▶ Task set:
(1) Print the part of the monitor plugins message below that opens with the words containing "2010/4/30 Florian Rivoal" and closes with "I'm not mistaken.)".
(2) In the monitor plugins message below, which plugin is said to have an active maintainer?

▶ Page excerpt:

--- --- ---

Monitor plugins Was: Xfce task manager prototype
Mike Massonnet
mmassonnet at gmail.com
Sun May 2 13:24:23 CEST 2010
Hey,
Took a while to answer since neither I am sure how the build should look like.
2010/4/30 Florian Rivoal <frivoal at gmail.com>:
> On Wed, 28 Apr 2010 22:03:59 +0200
> Mike Massonnet <mmassonnet at gmail.com> wrote:
>
>> 2010/4/26 Landry Breuil <landry.breuil at gmail.com>:
>> > On Mon, Apr 26, 2010 at 3:05 PM, Mike Massonnet
>> > <mmassonnet at gmail.com> wrote:
>> >> Something else has made noise more than once, the possibility to
>> >> share code between the panel plugins. Currently we have a system
>> >> monitor, a netload plugin, and a cpugraph (if I'm not mistaken.)
>> >> Do you have a call on this?
>
>> > Iirc frivoal talked about that once he'd had finished what he
>> > planned for cpugraph. Currently systemload, netload and wavelan
>> > plugins don't see any development as they are more or less feature
>> > complete, but they each have their own os-dependent code. All that
>> > should really be in a single panel plugin, or at least separate
>> > plugins but sharing a common lib to access system values.
>
>> @frivoal: If the new project should be created, I suggest it to be
>> named after “monitor” f.e. xfce4-system-monitors-plugin.
>
>
> Indeed, I am still thinking of a merger project. For CPU-graph, I am
> pretty much done with what I wanted to do. I haven't made a new release
> yet, as translations are not ready yet, and there are still a bit of
> work on *BSD compatibility, but other than than, I am pretty much where
> I wanted to be.
>
> As for the merger project, I'd very much like to do this, but as I
> can't work full-time on xfce, it is likely to take a while, and in any
> case, won't be ready for xfce 4.8. While the various monitors are
> indeed more or less "featyre complete", they are not bug-free, so, in
> order to make 4.8 a solid release, I was thinking of doing bug-fixing on
> them until 4.8 is out, and switch to the merger project after that.
>
> Since I am now mostly done with cpu-graph, I'll switch to fixing
> another of the monitors. Any opinion on which should take priority?
Well, I didn't make a tour in the list of bugs, but I generated a
Bugzilla report[0] to point at all the components in question. What I
believe is that it will be a waste of time to fix bugs in order to get
them stable -- they all work, don't they? -- but it will give you the
opportunity to have a close look at more code which can then give you
a good idea how to start with the merger. If you are confortable with
this, sure why not :-)
[0] http://tinyurl.com/32hq277
I listed the cpufreq and battery plugins as well in the report.
However I don't believe the cpufreq to be as useful as it used to be,
strong Linux hackers already mentionned that the default gorvernor is
the best so at least it can be useful to display the current CPU
frequencies. And for the battery plugin some users may still use the
ACPI version.
Of course not all of these plugins have to be part of the merger, for
example the sensors plugin has an active maintainer. I had say
starting with the disk i/o, network and system information is a good
start.

--- --- ---

▶ Entries supplied:

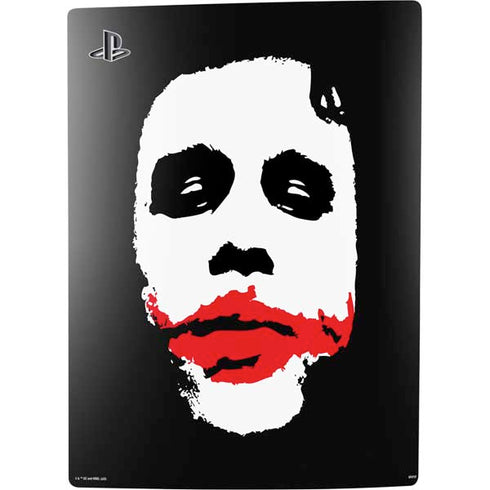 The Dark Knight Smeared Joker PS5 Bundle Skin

--- --- ---

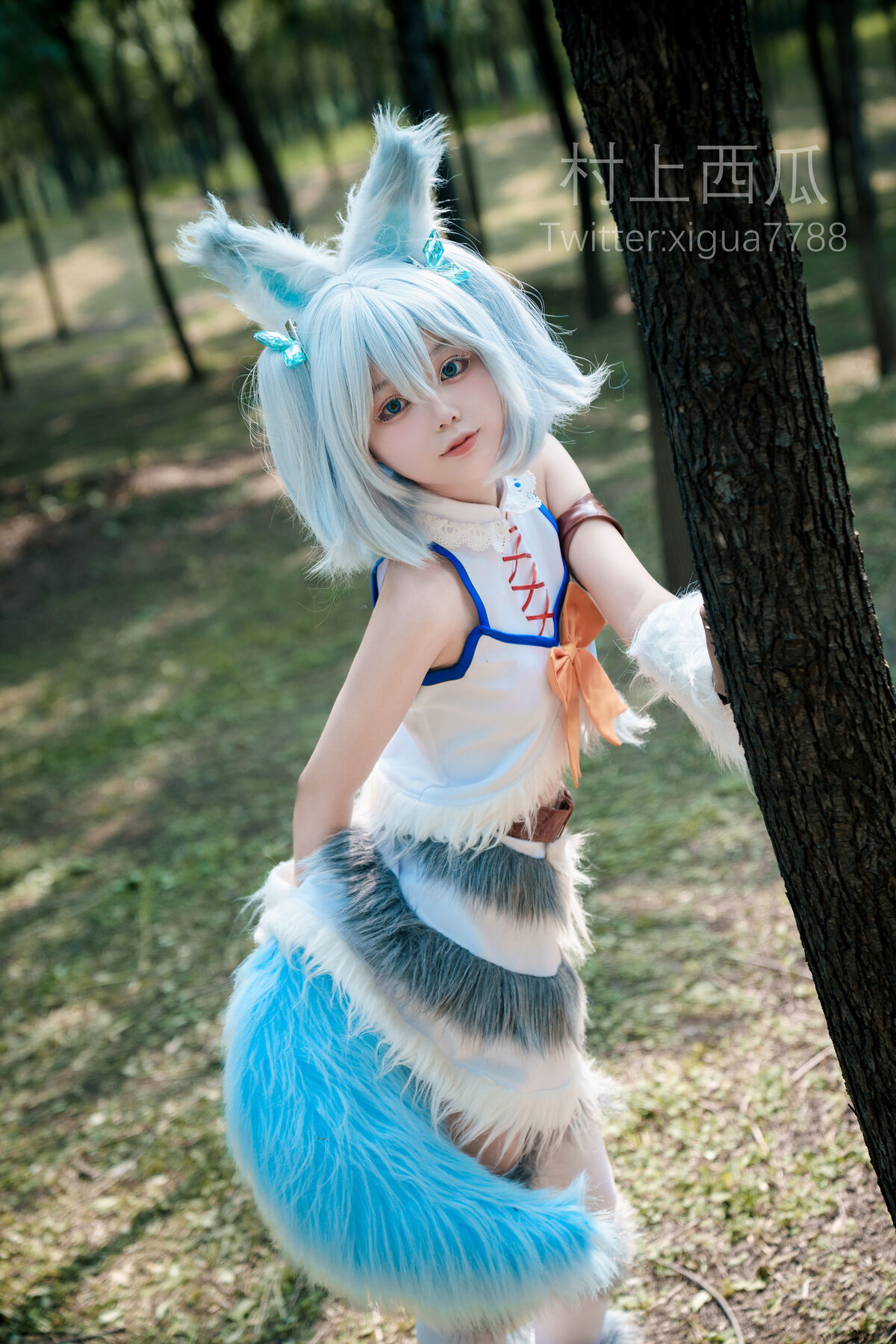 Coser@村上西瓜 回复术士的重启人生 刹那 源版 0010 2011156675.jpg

--- --- ---

▶ Solutions below:
(1)
2010/4/30 Florian Rivoal <frivoal at gmail.com>:
> On Wed, 28 Apr 2010 22:03:59 +0200
> Mike Massonnet <mmassonnet at gmail.com> wrote:
>
>> 2010/4/26 Landry Breuil <landry.breuil at gmail.com>:
>> > On Mon, Apr 26, 2010 at 3:05 PM, Mike Massonnet
>> > <mmassonnet at gmail.com> wrote:
>> >> Something else has made noise more than once, the possibility to
>> >> share code between the panel plugins. Currently we have a system
>> >> monitor, a netload plugin, and a cpugraph (if I'm not mistaken.)

(2) The sensors plugin.